Monday, December 15, 2008

8th of December 2008

Mr Kaombwe is the name of the teacher that I have been showing the rules of rugby to, he is a very respectful man and is eager to learn, Mr Kaombwe has been teaching now for pretty much his whole career so he is not new to the learning game and it helps that he likes the idea of rugby, he is geting the jist of touch and the ideas and principles of rugby but I am hesitant to even begin teachig him tackle in such a short time, they say a little knowledge can be dangerous.
Mr Kaombwe is of the muslim faith, as are a significant portion of Tanzanian residents, he is always telling me how much he wants me to get an authentic view of how the people here live, no complaints from my side "id love to" is always my response, he doesnt want me to go home with a tainted view of the people due to the city folk who, I agree dont always put Tanzania's best foot foward. He invited me to his home in 'mbagalaa' to celebrate the muslim holiday of Eid al-Hajj, in Tanzania 'Eid' is a public holiday, it is similar to Christmas day in terms of the focus on family, friends and church, it is a big deal. I must admit, I am quite nieve about the muslim religion but am always open to learn about new beliefs and cultures. Every year, millions of Muslims from around the world make the journey to Mecca, Saudi Arabia, for the annual pilgrimage (or Hajj). Dressed in the same simple white clothing to represent human equality, the pilgrims gather to perform rites dating back to the time of Abraham, the holiday is to celebrate the end of the pilgrimage and the start of the feasting period. When he told me about it, I was immeadiately interested and more than keen to spend the holiday with his family getting an incite into their relgious tradition and practice and humble everyday way of life.

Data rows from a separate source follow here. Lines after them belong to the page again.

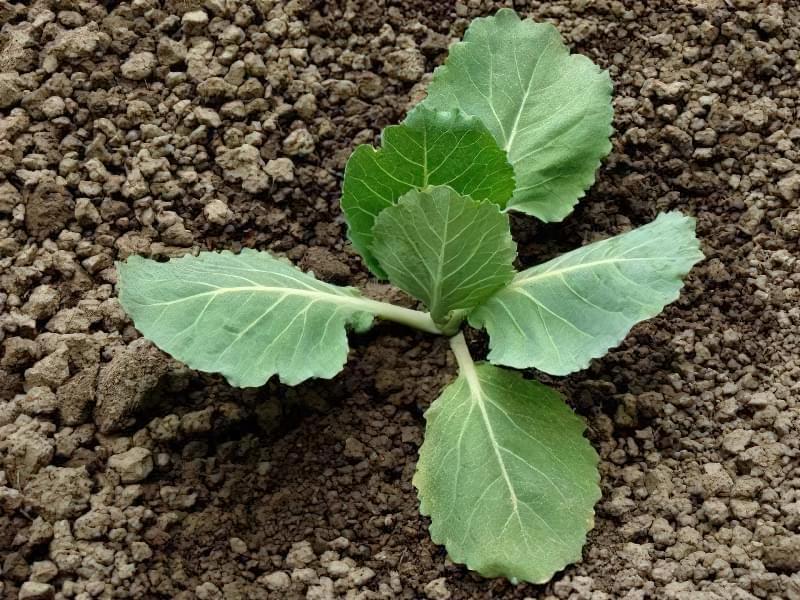 Як отримати хороший урожай цвітної капусти? 5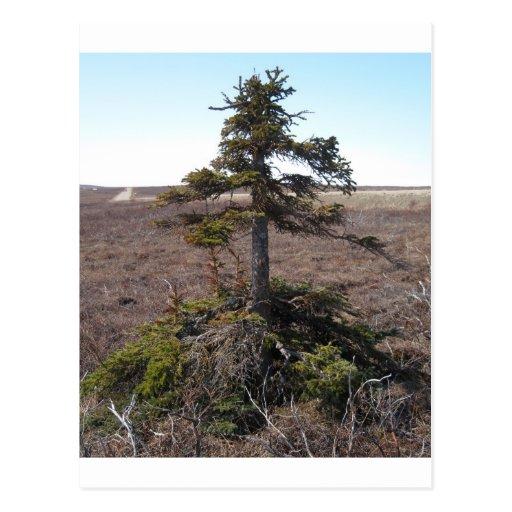 kotz shrub in alaska post card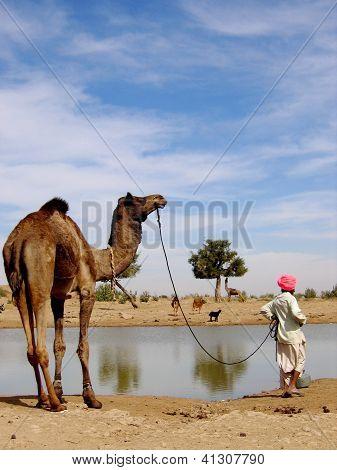 hindu men and his camel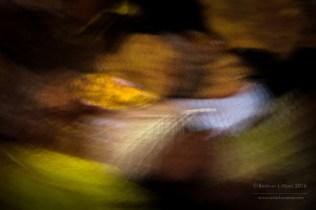 estelas-de-hojas-7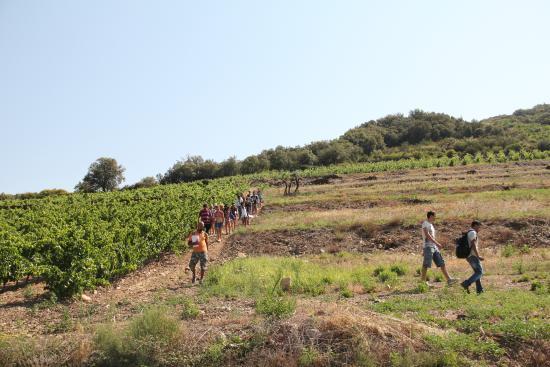 Roquebrun, Γαλλία: Descente vers les caves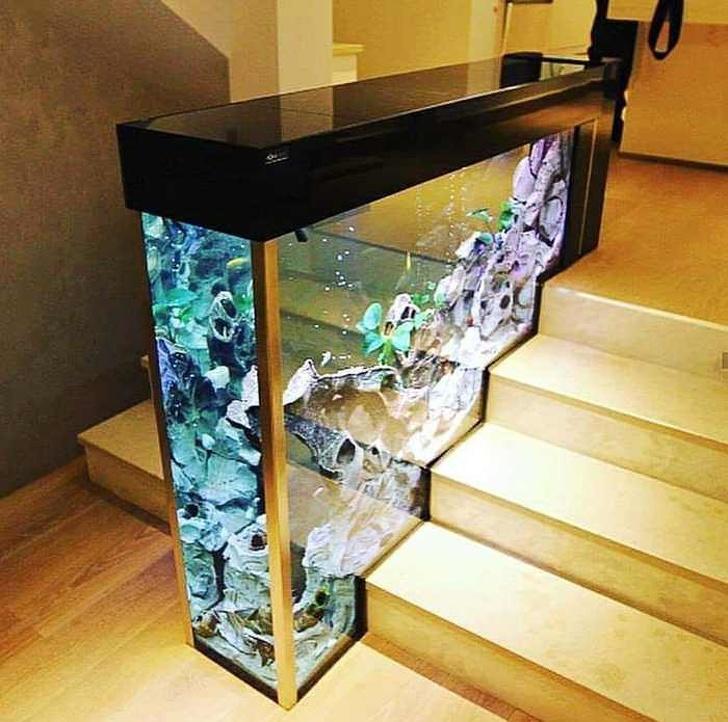 Встроенный в лестницу аквариум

Having never been to mbagalla Mr Kaombwe made the whole trip sound like a straight forward, short one, no worries, 'hakuna noma'. He said the bus ride would take less than an hour and directed me on how to catch a bus, Im always up for a challenge and a new adventure so I attempted to take the whole thing in my stride. The Bus station was a mad house of tooting, criss crossing cars and people, intially I had no idea of where to catch a bus and stood a while with a firm grip on my bag surveying the ensuing chaos. People here fight tooth and nail for a bus seat, no one wants to stand on a long, hot journey and being a holiday everyone is going somewhere. Bus collectors encourage the commotion, this is also an optimum time for thieves to take advantage aswell as crowded places hide the sly hands and amid the bustle a hand in a pocket can easily go unnoticed. There is however a rule on the streets here that if a thief is caught they are beaten by the surrounding people within an inch of their lives, sometimes further, I have heard of this alot, ordinary people surround the culparate and kick and punch him/her relentlessly, a cruel punishment for the often desparately poor thief> anyway I keep my eyes peeled. trying to find the right bus is a nightmare by itself, people jabbering Swahili names at me, inefficient signposting, I'm looking and listening for any sign of hope... a bus pulling in yells "MBAGALAA" along with alot of other names and Ive heard my signal, amidst the rush I end up safe and on a comfortable seat, I praise my upbringing surrounded by rugby, when the ruck hit i was ready, others especially woman and children aren't so lucky and miss the bus altogether, so much for common courtesy..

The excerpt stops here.